Entre as mulheres que procuraram atendimento médico após induzir um aborto no país está LCS, 20 anos. Seu nome foi preservado, mas o caso serviu de exemplo no relatório para o Cedaw. Quinze dias após induzir o aborto com Cytotec, aos três meses de gravidez, a jovem procurou uma maternidade pública de Salvador com hemorragia e febre, mas não foi atendida “porque era aborto”. Levada a outras instituições públicas, onde também foi discriminada por ter induzido o aborto, LCS não recebeu atendimento adequado e morreu um mês depois, apesar de ser uma morte 100% evitável, de acordo com o estudo.
Conforme o artigo Morte materna pela Ótica dos Direitos Humanos – subsídios para análises de casos, escrito pelas integrantes da Plataforma Brasileira de Direitos Humanos Econômicos, Sociais, Culturais e Ambientais (Plataforma Dhesca Brasil) Maria José de Oliveira Araújo e Maria Cecilia Moraes Simonetti, “a ilegalidade do aborto e seu impacto na mortalidade materna no Brasil viola direitos humanos” previstos nos tratados internacionais ratificados pelo país — ou seja, quando adquirem caráter de lei nacional.

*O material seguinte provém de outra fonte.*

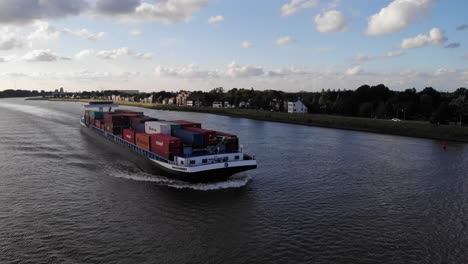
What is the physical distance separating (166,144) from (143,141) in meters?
6.65

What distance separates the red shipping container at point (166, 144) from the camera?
32.8 metres

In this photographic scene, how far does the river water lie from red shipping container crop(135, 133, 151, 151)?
2526 mm

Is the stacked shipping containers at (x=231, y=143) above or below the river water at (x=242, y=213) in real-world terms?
above

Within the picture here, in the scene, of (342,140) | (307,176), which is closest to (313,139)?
(342,140)

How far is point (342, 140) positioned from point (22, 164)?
46734 mm

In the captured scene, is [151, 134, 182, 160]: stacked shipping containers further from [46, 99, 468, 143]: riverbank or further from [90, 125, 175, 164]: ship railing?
[46, 99, 468, 143]: riverbank

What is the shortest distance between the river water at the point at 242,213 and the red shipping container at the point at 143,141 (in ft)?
8.29

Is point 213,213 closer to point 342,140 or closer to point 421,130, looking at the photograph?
point 342,140

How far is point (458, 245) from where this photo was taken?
20266 millimetres

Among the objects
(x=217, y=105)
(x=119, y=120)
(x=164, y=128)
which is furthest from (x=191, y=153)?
(x=217, y=105)

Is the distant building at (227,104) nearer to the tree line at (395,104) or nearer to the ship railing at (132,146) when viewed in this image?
the tree line at (395,104)

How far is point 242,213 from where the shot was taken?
24812 mm

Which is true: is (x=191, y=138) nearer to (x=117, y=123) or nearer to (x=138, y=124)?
(x=138, y=124)

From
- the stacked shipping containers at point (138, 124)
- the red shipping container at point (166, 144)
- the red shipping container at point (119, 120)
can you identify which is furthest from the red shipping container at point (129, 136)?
the red shipping container at point (166, 144)
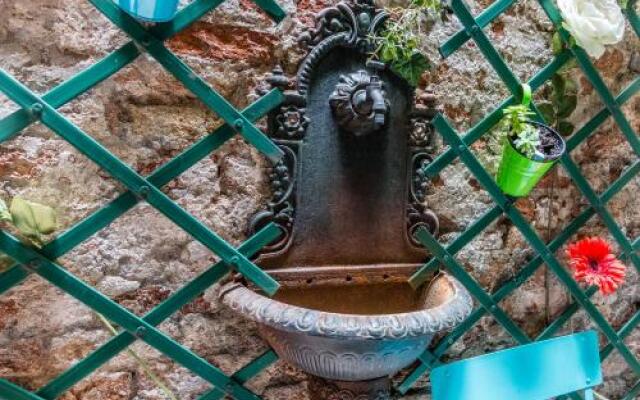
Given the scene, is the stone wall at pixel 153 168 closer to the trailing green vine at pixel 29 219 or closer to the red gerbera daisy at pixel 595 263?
the trailing green vine at pixel 29 219

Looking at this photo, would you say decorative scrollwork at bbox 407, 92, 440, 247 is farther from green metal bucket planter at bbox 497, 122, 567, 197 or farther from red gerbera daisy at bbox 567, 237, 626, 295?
red gerbera daisy at bbox 567, 237, 626, 295

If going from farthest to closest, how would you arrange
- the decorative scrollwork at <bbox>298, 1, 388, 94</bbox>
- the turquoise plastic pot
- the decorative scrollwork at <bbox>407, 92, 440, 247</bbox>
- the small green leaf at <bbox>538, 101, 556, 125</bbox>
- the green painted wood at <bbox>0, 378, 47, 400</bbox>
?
the small green leaf at <bbox>538, 101, 556, 125</bbox> → the decorative scrollwork at <bbox>407, 92, 440, 247</bbox> → the decorative scrollwork at <bbox>298, 1, 388, 94</bbox> → the green painted wood at <bbox>0, 378, 47, 400</bbox> → the turquoise plastic pot

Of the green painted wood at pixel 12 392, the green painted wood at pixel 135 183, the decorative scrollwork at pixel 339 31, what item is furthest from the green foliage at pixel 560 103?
the green painted wood at pixel 12 392

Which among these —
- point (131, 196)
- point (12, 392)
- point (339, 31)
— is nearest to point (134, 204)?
point (131, 196)

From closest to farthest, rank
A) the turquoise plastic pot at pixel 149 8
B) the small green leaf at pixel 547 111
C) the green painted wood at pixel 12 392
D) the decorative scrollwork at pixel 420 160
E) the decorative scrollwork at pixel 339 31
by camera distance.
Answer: the turquoise plastic pot at pixel 149 8, the green painted wood at pixel 12 392, the decorative scrollwork at pixel 339 31, the decorative scrollwork at pixel 420 160, the small green leaf at pixel 547 111

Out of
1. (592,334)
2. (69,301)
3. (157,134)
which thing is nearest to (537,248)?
(592,334)

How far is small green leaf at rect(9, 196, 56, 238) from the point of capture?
0.80 metres

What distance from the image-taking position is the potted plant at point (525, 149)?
1060mm

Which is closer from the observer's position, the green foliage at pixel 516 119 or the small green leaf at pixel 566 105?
the green foliage at pixel 516 119

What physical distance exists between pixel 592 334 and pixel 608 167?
52 cm

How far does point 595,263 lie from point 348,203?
638 mm

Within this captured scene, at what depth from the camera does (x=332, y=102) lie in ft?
3.51

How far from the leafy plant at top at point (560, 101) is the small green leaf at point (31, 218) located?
1.13 metres

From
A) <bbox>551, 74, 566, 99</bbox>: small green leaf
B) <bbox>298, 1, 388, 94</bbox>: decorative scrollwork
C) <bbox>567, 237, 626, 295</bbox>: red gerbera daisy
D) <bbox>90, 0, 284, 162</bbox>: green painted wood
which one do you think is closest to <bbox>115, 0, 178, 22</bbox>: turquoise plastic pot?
<bbox>90, 0, 284, 162</bbox>: green painted wood
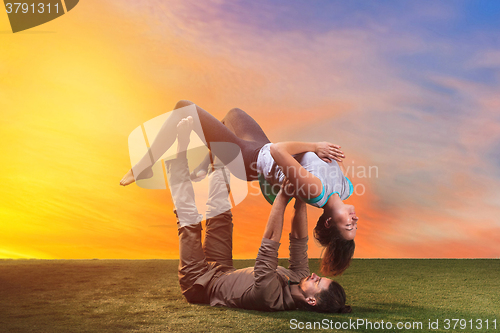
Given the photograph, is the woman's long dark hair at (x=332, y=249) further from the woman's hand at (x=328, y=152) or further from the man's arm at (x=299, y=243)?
the woman's hand at (x=328, y=152)

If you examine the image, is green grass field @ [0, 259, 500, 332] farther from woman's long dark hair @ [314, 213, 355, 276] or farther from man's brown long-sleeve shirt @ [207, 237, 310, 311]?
woman's long dark hair @ [314, 213, 355, 276]

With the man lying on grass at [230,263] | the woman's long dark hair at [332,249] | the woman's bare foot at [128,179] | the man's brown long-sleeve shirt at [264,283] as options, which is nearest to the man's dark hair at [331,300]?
the man lying on grass at [230,263]

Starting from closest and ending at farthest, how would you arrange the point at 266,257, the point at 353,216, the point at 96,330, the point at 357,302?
the point at 96,330
the point at 266,257
the point at 353,216
the point at 357,302

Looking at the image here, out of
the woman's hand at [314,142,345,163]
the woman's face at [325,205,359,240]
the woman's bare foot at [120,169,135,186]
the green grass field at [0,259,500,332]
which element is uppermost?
the woman's hand at [314,142,345,163]

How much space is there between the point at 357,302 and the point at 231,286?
2.81 feet

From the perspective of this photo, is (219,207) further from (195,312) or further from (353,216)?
(353,216)

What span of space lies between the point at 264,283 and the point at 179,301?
2.43 feet

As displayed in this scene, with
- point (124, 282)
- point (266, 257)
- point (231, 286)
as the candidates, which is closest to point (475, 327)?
point (266, 257)

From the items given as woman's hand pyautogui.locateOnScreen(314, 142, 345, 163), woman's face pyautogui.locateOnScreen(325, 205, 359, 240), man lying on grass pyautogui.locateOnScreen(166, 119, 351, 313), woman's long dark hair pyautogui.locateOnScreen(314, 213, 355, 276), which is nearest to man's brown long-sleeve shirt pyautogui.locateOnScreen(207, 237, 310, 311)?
man lying on grass pyautogui.locateOnScreen(166, 119, 351, 313)

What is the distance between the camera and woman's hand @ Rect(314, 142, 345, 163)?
7.48 ft

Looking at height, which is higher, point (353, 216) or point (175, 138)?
point (175, 138)

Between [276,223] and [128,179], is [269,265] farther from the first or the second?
[128,179]

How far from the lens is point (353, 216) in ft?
7.17

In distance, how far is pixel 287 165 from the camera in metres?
2.08
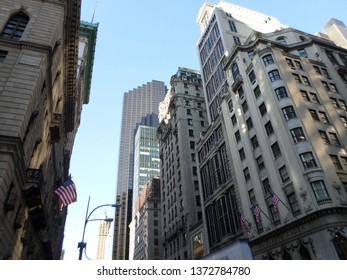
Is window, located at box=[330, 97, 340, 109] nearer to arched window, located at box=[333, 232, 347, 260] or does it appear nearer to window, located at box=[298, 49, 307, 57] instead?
window, located at box=[298, 49, 307, 57]

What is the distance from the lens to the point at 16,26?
25578 mm

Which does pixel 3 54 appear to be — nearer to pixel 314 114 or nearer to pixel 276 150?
pixel 276 150

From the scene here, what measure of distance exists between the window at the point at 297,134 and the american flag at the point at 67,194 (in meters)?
25.1

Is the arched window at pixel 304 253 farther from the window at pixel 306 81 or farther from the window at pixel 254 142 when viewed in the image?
the window at pixel 306 81

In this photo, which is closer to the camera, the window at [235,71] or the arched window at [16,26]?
the arched window at [16,26]

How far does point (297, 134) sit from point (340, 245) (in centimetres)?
1295

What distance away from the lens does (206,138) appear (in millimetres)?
57812

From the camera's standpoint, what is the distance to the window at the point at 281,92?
125 ft

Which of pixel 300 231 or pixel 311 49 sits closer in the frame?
pixel 300 231

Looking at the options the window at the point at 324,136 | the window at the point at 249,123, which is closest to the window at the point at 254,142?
the window at the point at 249,123

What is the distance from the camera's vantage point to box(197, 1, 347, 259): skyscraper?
30094mm

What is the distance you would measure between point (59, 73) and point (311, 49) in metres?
39.7

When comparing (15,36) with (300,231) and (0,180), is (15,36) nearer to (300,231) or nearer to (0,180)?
(0,180)
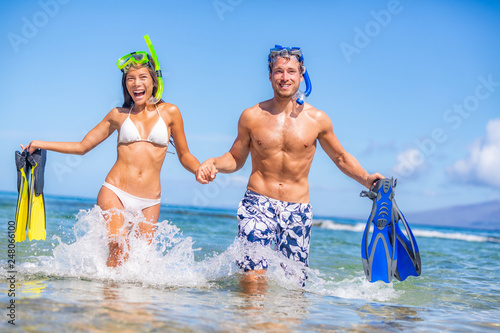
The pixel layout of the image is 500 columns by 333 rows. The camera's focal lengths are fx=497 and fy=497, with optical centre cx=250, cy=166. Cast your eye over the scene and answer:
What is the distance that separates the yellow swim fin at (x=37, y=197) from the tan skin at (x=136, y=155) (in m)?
0.32

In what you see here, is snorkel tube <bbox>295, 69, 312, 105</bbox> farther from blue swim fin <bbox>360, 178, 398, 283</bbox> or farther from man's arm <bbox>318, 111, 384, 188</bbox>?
blue swim fin <bbox>360, 178, 398, 283</bbox>

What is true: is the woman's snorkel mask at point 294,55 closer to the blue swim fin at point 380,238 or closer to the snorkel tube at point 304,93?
the snorkel tube at point 304,93

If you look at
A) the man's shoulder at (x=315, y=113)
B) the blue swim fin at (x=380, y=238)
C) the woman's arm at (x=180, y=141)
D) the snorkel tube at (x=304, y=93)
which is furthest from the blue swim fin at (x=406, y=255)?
the woman's arm at (x=180, y=141)

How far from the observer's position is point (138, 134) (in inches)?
184

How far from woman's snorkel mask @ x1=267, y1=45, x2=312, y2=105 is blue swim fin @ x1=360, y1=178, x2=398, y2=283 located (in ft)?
3.60

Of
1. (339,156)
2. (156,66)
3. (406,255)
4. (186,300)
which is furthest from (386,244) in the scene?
(156,66)

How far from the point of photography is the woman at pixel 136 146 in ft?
15.3

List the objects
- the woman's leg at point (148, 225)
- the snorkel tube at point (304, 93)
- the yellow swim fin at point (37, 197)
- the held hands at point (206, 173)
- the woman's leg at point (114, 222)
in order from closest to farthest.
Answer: the held hands at point (206, 173) < the woman's leg at point (114, 222) < the woman's leg at point (148, 225) < the snorkel tube at point (304, 93) < the yellow swim fin at point (37, 197)

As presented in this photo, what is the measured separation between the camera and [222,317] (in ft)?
10.3

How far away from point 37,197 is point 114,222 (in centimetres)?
110

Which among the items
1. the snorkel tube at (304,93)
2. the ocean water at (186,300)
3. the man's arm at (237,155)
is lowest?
the ocean water at (186,300)

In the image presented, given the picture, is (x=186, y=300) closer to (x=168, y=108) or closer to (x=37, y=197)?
(x=168, y=108)

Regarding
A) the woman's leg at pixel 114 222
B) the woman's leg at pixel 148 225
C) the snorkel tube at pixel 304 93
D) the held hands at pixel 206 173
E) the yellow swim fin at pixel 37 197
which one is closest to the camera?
A: the held hands at pixel 206 173

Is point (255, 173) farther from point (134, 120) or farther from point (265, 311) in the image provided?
point (265, 311)
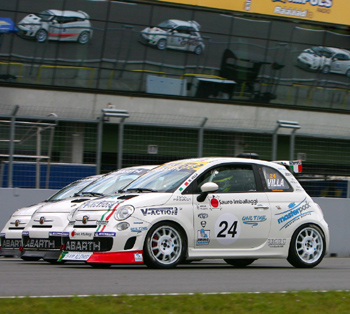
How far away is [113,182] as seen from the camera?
498 inches

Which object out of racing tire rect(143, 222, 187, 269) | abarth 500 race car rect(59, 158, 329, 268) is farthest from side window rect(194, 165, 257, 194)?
racing tire rect(143, 222, 187, 269)

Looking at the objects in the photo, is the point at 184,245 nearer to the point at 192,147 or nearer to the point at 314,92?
the point at 192,147

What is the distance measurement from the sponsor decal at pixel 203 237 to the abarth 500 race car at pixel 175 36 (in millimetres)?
23191

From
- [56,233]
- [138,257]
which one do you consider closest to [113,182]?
[56,233]

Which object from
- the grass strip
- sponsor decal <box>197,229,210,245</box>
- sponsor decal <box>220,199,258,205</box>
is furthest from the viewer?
sponsor decal <box>220,199,258,205</box>

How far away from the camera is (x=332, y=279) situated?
944 centimetres

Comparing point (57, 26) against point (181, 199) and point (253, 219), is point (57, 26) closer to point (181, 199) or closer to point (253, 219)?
point (253, 219)

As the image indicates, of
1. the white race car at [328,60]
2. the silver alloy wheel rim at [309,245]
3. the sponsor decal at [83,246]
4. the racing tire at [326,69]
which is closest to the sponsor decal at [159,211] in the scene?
the sponsor decal at [83,246]

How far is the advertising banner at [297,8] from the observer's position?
1364 inches

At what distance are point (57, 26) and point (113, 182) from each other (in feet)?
65.0

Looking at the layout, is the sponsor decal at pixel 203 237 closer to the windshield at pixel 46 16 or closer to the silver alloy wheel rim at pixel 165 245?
the silver alloy wheel rim at pixel 165 245

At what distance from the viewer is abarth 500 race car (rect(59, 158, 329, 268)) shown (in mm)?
9984

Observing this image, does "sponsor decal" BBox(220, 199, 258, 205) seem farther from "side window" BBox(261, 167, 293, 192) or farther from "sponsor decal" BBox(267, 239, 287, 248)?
"sponsor decal" BBox(267, 239, 287, 248)

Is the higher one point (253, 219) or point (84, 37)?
point (84, 37)
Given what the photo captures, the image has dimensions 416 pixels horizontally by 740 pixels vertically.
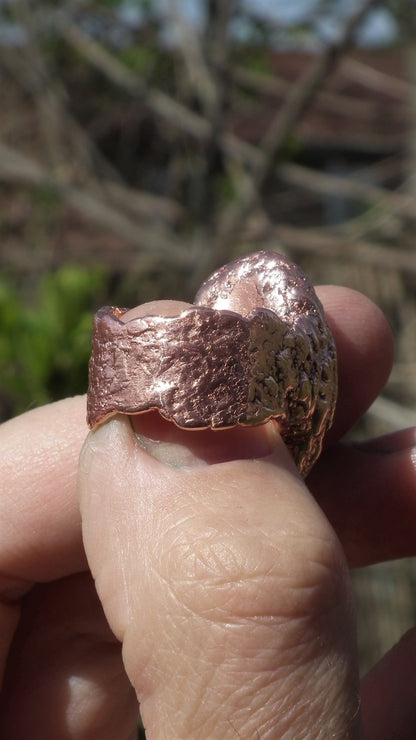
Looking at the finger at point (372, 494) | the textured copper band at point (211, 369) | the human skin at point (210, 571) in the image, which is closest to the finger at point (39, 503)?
the human skin at point (210, 571)

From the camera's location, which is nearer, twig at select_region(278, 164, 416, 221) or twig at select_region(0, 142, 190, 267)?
twig at select_region(278, 164, 416, 221)

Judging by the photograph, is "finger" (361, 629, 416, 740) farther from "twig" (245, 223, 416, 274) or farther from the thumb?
"twig" (245, 223, 416, 274)

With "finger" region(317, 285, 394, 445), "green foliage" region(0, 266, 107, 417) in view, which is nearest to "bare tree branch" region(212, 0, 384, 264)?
"green foliage" region(0, 266, 107, 417)

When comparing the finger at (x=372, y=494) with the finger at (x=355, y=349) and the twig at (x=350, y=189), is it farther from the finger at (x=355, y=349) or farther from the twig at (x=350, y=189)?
the twig at (x=350, y=189)

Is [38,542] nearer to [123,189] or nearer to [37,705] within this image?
[37,705]

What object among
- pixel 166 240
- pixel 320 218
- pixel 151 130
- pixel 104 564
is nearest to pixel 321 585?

O artigo ainda informa que, em 2003, a ONU recomendou ao Brasil “a eliminação de preceitos que discriminam a mulher, como as severas punições impostas ao aborto” e a proteção de mulheres dos “efeitos do aborto clandestino e inseguro”, para que elas “não se vejam constrangidas a recorrer a tais procedimentos nocivos”.
Conforme a Organização Mundial de Saúde (OMS), além das complicações devido a abortos, as principais causas da mortalidade materna são hemorragia, hipertensão e infecções.
Cedaw completa 35 anos no mundo e 12 no Brasil
A Convenção sobre a Eliminação de Todas as Formas de Discriminação contra a Mulher completa 35 anos em 2014, mas apenas em 2002 o país ratificou a legislação. Foi apenas a partir dessa ratificação que o governo se comprometeu a atender as recomendações da ONU e enviar relatórios periódicos à organização sobre suas políticas públicas de atenção às mulheres.
O relatório divulgado nesta sexta-feira contém as respostas do governo às recomendações da Cedaw, a análise de 13 organizações de defesa da mulher sobre as ações voltadas ao gênero e artigos sobre direitos das mulheres. Divulgada em Porto Alegre, a publicação é o segundo volume escrito pelo projeto de monitoramento da convenção.
As organizações que produziram o estudo foram: Coletivo Feminino Plural; Comitê da América Latina e do Caribe para os Direitos da Mulher (Cladem/Brasil); Núcleo Interdisciplinar de Estudos sobre Mulher e Gênero (NIEM/UFRGS); Rede Nacional Feminista de Saúde, Direitos Sexuais e Direitos Reprodutivos; Articulação de Organizações de Mulheres Negras Brasileiras; Associação Casa da Mulher Catarina; Comissão de Cidadania e Reprodução; ECOS Comunicação em Sexualidade; Gestos - Soropositividade, Comunicação e Gênero; Instituto Brasileiro de Inovações Pró-Sociedade Saudável/CO; Instituto Mulher pela Ação Integral à Saúde e Direitos Humanos (IMAIS); Plataforma DHESCA Brasil e THEMIS Assessoria Jurídica e Estudos de Gênero.